Study within Pan-Cancer Project will help research into cancer prevention, diagnosis and treatments
Causes of cancer are being catalogued by a huge international study revealing the genetic fingerprints of DNA-damaging processes that drive cancer development. Researchers from the Wellcome Sanger Institute, Duke-NUS Medical School Singapore, University of California San Diego School of Medicine, the Broad Institute of MIT and Harvard and their collaborators around the world have achieved the most detailed list of these genetic fingerprints to date, providing clues as to how each cancer developed.
These fingerprints will allow scientists to search for previously unknown chemicals, biological pathways and environmental agents responsible for causing cancer.
The research, published in Nature today (5th February) as part of a global Pan-Cancer Project, will help understand the causes of cancer, informing prevention strategies, and help signpost new directions for cancer diagnosis and treatments.
Also published today in Nature and related journals, are 22 further studies from the Pan-Cancer Project. The collaboration involving more than 1,300 scientists and clinicians from 37 countries, analysed more than 2,600 genomes of 38 different tumour types. The project represents an unprecedented international exploration of cancer genomes, which significantly improves our fundamental understanding of cancer and zeros-in on mechanisms of cancer development.

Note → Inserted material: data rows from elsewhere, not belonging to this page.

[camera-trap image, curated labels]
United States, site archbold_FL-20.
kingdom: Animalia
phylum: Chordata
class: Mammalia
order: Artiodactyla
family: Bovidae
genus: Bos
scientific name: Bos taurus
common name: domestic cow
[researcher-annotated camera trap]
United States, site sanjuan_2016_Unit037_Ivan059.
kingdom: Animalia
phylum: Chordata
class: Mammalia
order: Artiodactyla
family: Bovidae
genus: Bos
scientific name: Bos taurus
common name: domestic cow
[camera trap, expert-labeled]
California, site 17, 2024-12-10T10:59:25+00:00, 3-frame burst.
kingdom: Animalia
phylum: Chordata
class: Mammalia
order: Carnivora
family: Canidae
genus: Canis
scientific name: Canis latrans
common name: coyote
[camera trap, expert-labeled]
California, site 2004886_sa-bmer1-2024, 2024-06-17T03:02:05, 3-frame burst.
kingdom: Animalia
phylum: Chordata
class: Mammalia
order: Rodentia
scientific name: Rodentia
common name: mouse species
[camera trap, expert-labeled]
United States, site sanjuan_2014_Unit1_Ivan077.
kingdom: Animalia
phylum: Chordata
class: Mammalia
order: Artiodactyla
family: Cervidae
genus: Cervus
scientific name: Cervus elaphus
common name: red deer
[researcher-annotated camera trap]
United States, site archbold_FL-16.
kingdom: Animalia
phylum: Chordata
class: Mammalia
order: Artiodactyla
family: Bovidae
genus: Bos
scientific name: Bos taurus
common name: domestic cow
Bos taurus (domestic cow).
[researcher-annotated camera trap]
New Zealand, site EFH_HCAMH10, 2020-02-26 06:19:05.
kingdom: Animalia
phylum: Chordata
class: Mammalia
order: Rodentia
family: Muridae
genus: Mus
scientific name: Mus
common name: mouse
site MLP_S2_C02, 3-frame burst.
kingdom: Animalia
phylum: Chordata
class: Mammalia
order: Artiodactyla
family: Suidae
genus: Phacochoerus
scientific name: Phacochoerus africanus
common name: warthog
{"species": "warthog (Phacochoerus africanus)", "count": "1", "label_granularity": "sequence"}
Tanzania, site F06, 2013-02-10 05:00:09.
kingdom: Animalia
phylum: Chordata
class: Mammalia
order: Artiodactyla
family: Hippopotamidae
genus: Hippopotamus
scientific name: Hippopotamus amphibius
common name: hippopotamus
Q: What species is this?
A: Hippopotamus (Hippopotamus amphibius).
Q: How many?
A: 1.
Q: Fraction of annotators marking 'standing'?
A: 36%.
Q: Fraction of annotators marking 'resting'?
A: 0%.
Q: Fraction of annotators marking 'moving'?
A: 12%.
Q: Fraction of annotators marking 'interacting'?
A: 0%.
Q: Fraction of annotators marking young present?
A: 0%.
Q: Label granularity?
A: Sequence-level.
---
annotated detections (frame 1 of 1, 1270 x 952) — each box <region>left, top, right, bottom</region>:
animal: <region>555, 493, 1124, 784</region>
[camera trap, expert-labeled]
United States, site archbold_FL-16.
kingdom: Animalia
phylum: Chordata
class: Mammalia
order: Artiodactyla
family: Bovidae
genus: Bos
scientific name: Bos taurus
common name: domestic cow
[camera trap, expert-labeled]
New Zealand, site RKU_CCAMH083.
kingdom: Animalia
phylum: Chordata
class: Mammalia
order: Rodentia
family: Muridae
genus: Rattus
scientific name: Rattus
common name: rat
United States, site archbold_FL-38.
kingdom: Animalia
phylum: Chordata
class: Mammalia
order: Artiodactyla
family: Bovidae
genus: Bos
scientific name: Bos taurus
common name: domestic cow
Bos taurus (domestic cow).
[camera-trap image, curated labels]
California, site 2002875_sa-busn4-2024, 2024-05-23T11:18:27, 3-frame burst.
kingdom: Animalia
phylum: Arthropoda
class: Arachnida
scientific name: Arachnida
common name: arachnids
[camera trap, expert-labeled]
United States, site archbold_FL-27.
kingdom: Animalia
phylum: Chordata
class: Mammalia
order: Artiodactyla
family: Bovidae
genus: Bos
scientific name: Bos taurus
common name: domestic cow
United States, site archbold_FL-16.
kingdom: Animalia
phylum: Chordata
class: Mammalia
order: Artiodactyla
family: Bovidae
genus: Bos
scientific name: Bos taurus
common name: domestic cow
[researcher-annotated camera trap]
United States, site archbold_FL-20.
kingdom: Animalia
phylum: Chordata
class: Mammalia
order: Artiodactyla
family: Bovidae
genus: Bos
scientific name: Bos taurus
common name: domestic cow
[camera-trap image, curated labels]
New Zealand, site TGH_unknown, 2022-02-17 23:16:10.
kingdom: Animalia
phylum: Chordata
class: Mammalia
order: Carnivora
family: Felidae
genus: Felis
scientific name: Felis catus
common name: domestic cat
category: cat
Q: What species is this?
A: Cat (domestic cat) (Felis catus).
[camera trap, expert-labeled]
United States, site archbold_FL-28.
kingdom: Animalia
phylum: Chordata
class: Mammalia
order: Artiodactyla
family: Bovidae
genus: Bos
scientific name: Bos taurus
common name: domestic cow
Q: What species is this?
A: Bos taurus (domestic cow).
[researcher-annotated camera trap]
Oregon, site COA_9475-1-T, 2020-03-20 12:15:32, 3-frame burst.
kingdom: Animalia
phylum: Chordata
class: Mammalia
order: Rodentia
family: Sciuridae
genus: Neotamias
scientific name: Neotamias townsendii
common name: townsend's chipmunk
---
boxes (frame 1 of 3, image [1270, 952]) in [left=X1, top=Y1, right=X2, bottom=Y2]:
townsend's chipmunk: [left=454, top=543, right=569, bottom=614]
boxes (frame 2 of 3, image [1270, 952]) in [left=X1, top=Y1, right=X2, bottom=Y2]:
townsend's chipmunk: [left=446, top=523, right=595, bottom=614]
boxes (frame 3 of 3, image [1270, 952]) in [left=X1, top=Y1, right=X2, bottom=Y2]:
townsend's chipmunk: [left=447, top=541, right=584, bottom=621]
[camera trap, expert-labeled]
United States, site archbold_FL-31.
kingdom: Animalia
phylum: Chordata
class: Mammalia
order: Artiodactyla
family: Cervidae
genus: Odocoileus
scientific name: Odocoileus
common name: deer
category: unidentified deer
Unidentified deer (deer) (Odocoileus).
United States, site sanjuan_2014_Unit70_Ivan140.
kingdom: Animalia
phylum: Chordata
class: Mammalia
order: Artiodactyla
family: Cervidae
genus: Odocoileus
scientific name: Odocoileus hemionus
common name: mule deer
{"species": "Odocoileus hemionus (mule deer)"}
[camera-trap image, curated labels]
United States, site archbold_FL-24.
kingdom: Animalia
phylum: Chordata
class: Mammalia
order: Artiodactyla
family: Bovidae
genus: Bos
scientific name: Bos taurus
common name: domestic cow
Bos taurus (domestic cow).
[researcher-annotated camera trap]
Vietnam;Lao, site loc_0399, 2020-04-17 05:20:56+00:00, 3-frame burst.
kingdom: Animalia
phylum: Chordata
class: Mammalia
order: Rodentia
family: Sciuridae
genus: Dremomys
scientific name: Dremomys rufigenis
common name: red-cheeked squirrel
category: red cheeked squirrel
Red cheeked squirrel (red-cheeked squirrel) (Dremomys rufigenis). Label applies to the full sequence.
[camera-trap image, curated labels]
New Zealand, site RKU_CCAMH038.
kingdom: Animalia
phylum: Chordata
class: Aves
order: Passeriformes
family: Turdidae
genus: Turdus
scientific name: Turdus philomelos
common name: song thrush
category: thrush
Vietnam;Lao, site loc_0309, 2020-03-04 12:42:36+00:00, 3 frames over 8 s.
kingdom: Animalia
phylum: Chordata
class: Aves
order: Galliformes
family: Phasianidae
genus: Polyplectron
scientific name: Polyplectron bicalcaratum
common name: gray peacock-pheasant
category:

In the UK, someone is diagnosed with cancer every two minutes, with 363,000 new cancer cases every year. The disease causes around 165,000 deaths in the UK annually.
Cancer is caused by genetic changes -- mutations -- in the DNA of a cell, allowing the cell to divide uncontrollably. Many known causes of cancer, such as UV light and tobacco smoking, leave a specific fingerprint of damage in the DNA, known as a mutational signature. These fingerprints can help understand how cancers develop, and potentially, how they can be prevented. However, past studies have not been large enough to identify all potential mutational signatures.
The fingerprint study identified new mutational signatures that had not been seen before, from single letter 'typo' mutations, to slightly larger insertions and deletions of genetic code. The result is the largest database of reference mutational signatures ever. Only about half of all the mutational signatures have known causes, however this resource can now be used to help find more of these causes and better understand cancer development.
Professor Steven Rozen, a senior author from Duke-NUS Medical School, Singapore, said: "Some types of these DNA fingerprints, or mutational signatures, reflect how the cancer could respond to drugs. Further research into this could help to diagnose some cancers and what drugs they might respond to."
Professor Gad Getz, a senior author from the Broad Institute of MIT and Harvard, and Massachusetts General Hospital, said, "The availability of a large number of whole genomes enabled us to apply more advanced analytical methods to discover and refine mutational signatures and expand our study into additional types of mutations. Our new collection of signatures provides a more complete picture of biological and chemical processes that damage or repair DNA and will enable researchers to decipher the mutational processes that affect the genomes of newly sequenced cancers."
Another study in the Pan-Cancer Project, published in Naturetoday, discovered that larger, more complex genetic changes that rearrange the DNA could also act as mutational signatures, and point towards causes of cancer. Researchers from the Wellcome Sanger Institute and the Broad Institute of MIT and Harvard and their collaborators found 16 of these signatures that spanned from rearrangements of single genes to entire chromosomes.
The global Pan-Cancer Project is the largest and most comprehensive study of whole cancer genomes yet. The collaboration has created a huge resource of primary cancer genomes, available to researchers worldwide to advance cancer research.